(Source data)
□ □ □
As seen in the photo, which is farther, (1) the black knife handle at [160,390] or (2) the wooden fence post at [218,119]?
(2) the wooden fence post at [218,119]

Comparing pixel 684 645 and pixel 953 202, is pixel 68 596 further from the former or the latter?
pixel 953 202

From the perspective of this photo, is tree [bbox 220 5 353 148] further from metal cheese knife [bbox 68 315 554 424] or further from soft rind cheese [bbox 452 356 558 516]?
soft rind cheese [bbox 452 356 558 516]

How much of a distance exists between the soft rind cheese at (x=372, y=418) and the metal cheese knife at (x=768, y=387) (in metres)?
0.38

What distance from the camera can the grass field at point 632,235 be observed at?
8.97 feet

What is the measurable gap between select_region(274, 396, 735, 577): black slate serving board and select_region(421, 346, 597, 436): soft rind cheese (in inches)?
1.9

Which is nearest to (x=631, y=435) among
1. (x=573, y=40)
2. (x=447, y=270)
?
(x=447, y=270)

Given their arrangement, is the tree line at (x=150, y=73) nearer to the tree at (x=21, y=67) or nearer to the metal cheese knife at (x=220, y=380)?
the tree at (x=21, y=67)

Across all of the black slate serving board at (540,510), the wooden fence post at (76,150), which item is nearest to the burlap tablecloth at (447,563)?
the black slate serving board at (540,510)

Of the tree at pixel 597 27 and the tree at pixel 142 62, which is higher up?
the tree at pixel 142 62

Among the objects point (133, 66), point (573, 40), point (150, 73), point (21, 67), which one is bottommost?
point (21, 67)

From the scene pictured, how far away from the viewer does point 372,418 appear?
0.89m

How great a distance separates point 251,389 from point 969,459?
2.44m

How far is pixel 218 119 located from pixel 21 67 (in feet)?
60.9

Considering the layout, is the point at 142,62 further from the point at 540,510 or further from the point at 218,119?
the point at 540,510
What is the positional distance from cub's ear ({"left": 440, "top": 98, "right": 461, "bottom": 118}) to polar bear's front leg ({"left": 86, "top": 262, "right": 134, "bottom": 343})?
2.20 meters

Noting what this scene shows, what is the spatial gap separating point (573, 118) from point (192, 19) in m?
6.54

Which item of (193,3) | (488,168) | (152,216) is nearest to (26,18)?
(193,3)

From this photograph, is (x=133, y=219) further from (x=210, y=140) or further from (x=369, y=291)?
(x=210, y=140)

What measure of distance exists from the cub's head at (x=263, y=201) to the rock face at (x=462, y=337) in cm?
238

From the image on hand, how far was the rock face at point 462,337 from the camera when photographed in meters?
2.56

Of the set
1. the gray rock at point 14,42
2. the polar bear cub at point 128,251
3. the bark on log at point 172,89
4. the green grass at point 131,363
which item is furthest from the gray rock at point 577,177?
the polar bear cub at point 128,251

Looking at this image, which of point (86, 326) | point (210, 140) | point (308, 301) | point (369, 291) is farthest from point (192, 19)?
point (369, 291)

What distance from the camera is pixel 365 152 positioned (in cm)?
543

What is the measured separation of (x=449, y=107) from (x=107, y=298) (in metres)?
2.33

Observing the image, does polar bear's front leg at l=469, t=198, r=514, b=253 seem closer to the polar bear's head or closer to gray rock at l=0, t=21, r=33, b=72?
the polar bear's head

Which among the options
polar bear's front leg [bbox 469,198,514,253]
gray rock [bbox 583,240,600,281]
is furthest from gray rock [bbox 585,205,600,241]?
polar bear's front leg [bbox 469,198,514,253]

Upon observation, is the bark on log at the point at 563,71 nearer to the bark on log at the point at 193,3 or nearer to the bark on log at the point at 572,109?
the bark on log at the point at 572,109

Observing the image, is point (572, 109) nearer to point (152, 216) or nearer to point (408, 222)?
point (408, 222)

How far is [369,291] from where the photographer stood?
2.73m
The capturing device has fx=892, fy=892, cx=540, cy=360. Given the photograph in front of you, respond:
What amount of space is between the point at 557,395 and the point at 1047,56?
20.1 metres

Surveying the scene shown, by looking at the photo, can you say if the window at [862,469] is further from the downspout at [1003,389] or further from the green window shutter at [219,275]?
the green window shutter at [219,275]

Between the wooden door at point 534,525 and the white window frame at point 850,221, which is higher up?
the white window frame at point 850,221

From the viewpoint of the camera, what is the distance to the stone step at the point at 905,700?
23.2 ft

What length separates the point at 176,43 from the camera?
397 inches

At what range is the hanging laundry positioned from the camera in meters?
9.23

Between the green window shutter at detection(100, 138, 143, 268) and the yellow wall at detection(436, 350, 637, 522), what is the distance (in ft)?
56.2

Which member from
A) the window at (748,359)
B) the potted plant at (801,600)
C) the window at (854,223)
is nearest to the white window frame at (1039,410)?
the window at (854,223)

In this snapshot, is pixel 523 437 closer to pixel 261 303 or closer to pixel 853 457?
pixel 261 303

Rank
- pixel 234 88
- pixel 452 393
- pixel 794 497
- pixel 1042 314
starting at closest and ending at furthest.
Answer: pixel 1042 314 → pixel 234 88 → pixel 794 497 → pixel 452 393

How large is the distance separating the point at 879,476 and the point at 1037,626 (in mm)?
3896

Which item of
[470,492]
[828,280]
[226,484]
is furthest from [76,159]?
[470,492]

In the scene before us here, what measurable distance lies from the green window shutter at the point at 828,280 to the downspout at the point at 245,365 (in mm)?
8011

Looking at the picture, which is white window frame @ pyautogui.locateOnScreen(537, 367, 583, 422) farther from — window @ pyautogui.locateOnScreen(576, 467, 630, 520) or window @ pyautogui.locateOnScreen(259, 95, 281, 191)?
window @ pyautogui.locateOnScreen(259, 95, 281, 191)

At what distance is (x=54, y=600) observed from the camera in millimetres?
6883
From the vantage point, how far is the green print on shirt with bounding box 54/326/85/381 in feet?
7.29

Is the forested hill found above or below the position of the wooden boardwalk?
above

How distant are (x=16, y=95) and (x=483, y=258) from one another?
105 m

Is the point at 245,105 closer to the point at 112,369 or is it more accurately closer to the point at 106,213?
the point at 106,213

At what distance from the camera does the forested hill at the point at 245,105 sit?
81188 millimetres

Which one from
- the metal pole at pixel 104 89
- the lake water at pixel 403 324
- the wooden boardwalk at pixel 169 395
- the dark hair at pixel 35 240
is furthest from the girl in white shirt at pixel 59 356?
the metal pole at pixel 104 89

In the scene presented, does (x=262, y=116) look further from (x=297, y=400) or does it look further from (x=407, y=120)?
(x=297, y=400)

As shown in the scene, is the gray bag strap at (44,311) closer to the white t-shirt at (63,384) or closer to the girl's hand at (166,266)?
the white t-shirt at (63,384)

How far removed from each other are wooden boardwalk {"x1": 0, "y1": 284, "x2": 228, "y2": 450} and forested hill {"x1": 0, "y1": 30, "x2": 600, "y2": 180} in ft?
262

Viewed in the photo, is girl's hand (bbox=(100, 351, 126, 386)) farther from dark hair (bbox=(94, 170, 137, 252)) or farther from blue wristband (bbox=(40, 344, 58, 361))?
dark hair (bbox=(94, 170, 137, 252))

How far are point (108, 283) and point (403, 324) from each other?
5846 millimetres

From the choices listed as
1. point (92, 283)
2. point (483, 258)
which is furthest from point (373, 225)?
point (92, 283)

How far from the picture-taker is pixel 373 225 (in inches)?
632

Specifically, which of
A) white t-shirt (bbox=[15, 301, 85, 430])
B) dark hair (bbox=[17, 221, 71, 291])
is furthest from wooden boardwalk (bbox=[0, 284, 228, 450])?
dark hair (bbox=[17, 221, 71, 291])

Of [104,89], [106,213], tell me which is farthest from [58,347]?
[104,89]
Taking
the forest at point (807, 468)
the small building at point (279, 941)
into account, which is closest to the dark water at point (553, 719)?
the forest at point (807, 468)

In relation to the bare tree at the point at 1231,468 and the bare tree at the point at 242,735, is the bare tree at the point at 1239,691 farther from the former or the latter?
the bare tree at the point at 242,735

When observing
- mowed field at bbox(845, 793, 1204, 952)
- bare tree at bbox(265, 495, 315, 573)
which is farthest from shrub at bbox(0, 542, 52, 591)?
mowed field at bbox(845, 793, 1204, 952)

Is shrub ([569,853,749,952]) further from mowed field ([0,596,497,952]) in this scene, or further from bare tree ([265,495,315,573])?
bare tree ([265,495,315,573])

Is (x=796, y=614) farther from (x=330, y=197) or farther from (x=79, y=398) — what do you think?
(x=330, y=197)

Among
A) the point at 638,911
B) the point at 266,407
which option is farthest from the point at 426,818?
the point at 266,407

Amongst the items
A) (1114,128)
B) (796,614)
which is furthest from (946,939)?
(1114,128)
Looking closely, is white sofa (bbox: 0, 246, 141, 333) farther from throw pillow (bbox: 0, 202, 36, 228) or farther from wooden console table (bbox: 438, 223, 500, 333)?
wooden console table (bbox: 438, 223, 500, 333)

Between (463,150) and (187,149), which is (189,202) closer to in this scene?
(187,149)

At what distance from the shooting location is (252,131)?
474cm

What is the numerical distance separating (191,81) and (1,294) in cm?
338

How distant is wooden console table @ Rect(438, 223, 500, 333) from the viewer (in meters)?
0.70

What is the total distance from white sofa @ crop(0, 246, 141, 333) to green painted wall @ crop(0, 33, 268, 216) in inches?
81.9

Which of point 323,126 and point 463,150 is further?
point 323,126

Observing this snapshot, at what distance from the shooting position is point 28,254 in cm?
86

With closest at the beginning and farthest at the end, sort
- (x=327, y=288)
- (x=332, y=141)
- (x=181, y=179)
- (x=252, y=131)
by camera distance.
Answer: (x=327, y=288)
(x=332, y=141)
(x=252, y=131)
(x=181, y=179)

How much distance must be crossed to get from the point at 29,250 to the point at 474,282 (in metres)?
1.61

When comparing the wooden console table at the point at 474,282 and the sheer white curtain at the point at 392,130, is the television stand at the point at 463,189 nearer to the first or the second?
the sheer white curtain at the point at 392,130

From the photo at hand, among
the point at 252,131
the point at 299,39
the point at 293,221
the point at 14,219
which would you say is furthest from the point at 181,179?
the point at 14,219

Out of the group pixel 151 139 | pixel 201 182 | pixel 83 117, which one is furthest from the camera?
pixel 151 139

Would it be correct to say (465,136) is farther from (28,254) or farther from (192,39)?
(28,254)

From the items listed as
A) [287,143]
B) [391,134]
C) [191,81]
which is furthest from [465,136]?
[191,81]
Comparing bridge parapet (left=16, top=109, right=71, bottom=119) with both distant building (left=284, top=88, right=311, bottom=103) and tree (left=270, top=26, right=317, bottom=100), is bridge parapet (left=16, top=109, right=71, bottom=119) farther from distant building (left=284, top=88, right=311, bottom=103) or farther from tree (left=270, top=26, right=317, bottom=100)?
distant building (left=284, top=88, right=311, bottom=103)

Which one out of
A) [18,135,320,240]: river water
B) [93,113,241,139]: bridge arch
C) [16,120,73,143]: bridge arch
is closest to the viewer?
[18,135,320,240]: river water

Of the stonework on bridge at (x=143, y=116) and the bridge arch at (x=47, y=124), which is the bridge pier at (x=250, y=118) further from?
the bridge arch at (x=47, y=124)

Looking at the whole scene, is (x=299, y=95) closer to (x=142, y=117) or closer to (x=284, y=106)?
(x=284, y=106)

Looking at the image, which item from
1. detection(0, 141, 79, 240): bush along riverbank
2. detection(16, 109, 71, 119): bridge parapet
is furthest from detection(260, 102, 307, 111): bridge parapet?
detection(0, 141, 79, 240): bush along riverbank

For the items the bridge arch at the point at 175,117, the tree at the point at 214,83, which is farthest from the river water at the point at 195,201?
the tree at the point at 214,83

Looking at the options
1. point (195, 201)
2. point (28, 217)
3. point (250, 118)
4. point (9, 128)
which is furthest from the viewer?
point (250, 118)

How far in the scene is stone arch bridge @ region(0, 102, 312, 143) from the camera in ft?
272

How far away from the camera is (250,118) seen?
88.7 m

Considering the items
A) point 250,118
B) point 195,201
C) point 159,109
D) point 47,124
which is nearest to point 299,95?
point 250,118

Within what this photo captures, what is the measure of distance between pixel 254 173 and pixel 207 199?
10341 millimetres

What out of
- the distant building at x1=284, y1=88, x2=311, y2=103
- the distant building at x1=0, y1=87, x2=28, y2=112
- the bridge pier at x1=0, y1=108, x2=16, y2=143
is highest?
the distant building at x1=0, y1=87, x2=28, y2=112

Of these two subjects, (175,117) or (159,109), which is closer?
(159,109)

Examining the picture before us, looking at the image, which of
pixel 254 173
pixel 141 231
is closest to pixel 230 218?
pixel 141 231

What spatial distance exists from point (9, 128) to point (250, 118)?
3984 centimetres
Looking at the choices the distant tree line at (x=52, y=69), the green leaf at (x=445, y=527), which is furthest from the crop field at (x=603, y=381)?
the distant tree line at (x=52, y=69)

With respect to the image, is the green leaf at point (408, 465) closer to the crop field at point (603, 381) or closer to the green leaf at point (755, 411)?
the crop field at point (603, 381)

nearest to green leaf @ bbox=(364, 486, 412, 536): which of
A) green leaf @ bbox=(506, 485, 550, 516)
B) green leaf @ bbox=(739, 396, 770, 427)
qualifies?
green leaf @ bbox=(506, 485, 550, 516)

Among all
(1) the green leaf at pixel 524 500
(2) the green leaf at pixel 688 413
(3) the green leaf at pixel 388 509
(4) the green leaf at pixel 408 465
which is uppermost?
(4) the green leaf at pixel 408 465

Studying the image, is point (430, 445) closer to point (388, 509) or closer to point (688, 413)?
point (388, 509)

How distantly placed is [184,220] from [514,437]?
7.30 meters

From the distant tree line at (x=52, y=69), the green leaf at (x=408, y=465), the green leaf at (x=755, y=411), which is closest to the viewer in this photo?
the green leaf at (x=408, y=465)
□ □ □
● **Work instructions**: Write the lines out exactly, from the one with "With respect to" down to the last line of the listing, and leave out all others.

● **Solution**:
With respect to the image, is the green leaf at point (408, 465) closer to the crop field at point (603, 381) or closer to the green leaf at point (755, 411)?
the crop field at point (603, 381)

nearest to green leaf @ bbox=(364, 486, 412, 536): which of
A) green leaf @ bbox=(506, 485, 550, 516)
B) green leaf @ bbox=(739, 396, 770, 427)
qualifies?
green leaf @ bbox=(506, 485, 550, 516)

Among all
(1) the green leaf at pixel 524 500
(2) the green leaf at pixel 688 413
(3) the green leaf at pixel 388 509
(4) the green leaf at pixel 408 465
which is uppermost?
(4) the green leaf at pixel 408 465

Studying the image, is point (430, 445) closer to point (388, 509) or closer to point (688, 413)?
point (388, 509)

How distantly placed is [184,220] from [514,437]?
7.30 meters

From the distant tree line at (x=52, y=69), the green leaf at (x=408, y=465), the green leaf at (x=755, y=411), which is closest to the viewer in this photo?
the green leaf at (x=408, y=465)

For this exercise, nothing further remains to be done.